Two-time Junior College All-American, Missouri star and NBA Champion, Clay Johnson.

Clay discusses his childhood love of multiple sports – including three years playing soccer (football) – where he developed skills that he would use to his advantage, on a basketball court. His journey to the NBA almost didn’t happen. Following high school, Clay contemplated a career as a plumber, before being convinced to attend junior college, where he became a two-time All-American at Penn Valley Community College. He still ranks (see pages 26 & 58) Top 10 for ‘Rebounds in a Season’ and ‘Rebounds in a Career’. Atop these lofty achievements, he’s also a member of the National Junior College Athletic Association (NJCAA Region XVI) Hall of Fame.

Johnson was recruited to the University of Missouri, by Coach Norm Stewart. As a junior, Clay scored a career-high 39 points, in a game against Colorado. In his senior season, he was a team captain, hitting a game-winning jump shot, to advance Mizzou to the second round of the Big Eight Postseason Tournament. Remarkably, with a losing record (14-15), the team (also featuring Larry Drew) qualified for the 1978 NCAA Tournament. In his final game as a Tiger, Clay torched Utah for 30 points.

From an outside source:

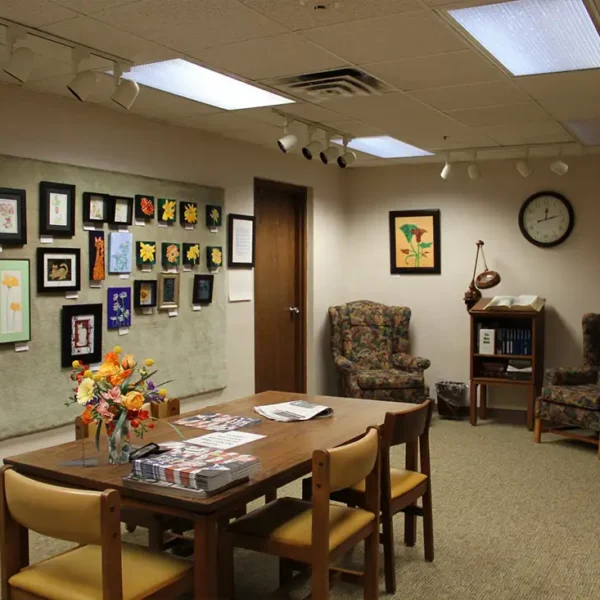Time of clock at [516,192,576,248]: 12:12
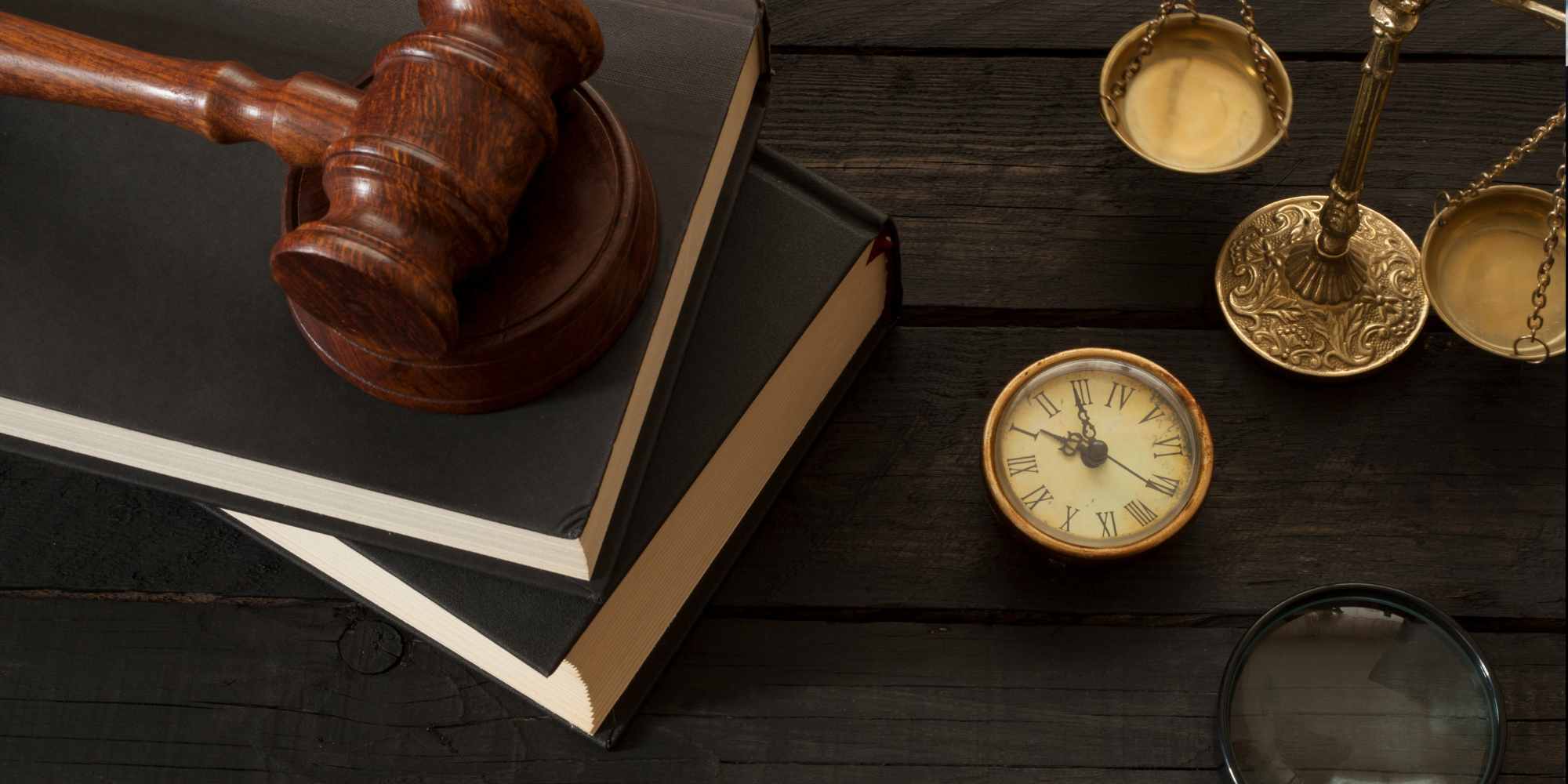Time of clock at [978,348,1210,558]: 9:59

We talk about the 1978 NBA Draft, where Clay was selected by the Portland Trail Blazers in the fifth round. Clay recalls his experiences playing in the Summer Pro League and some NBA preseason games. He was waived by Portland, before the regular season commenced.

Clay took his considerable skills to the Western Basketball Association and Continental Basketball Association, where he displayed his talents for a few seasons – primarily with the Billings Volcanos – determined to make his way back into the NBA.

Clay Johnson - Billings Volcanos

 

In August of 1981, Clay signed as a free agent with the Los Angeles Lakers. He had to wait until April of 1982, to make his NBA debut – as fate would have it – against Portland, the team that first drafted him, back in 1978.

We chat about Jeff Pearlman‘s excellent book, Showtime, where Clay is quoted on his dislike of (Lakers) Coach Paul Westhead. He contrasts that, with the high esteem he holds for Coach Pat Riley, who Johnson played under, during his two seasons with the Lakers. Clay was a member of the Lakers’ 1982 NBA Championship squad. We talk about his experiences on that team and playing alongside (future) Hall of Famers, including Kareem Abdul-Jabbar, Magic Johnson and James Worthy.


 

Clay’s last NBA season was 1984, as a member of the Seattle SuperSonics. After failing to come to terms with Coach Lenny Wilkens, Johnson returned home to Missouri, joining the CBA’s Kansas City Sizzlers.

Family aside, Clay’s energy and passion – since his playing career ended – revolves around his Clay Johnson Foundation, where he mentors youth in the Kansas City area and around the country.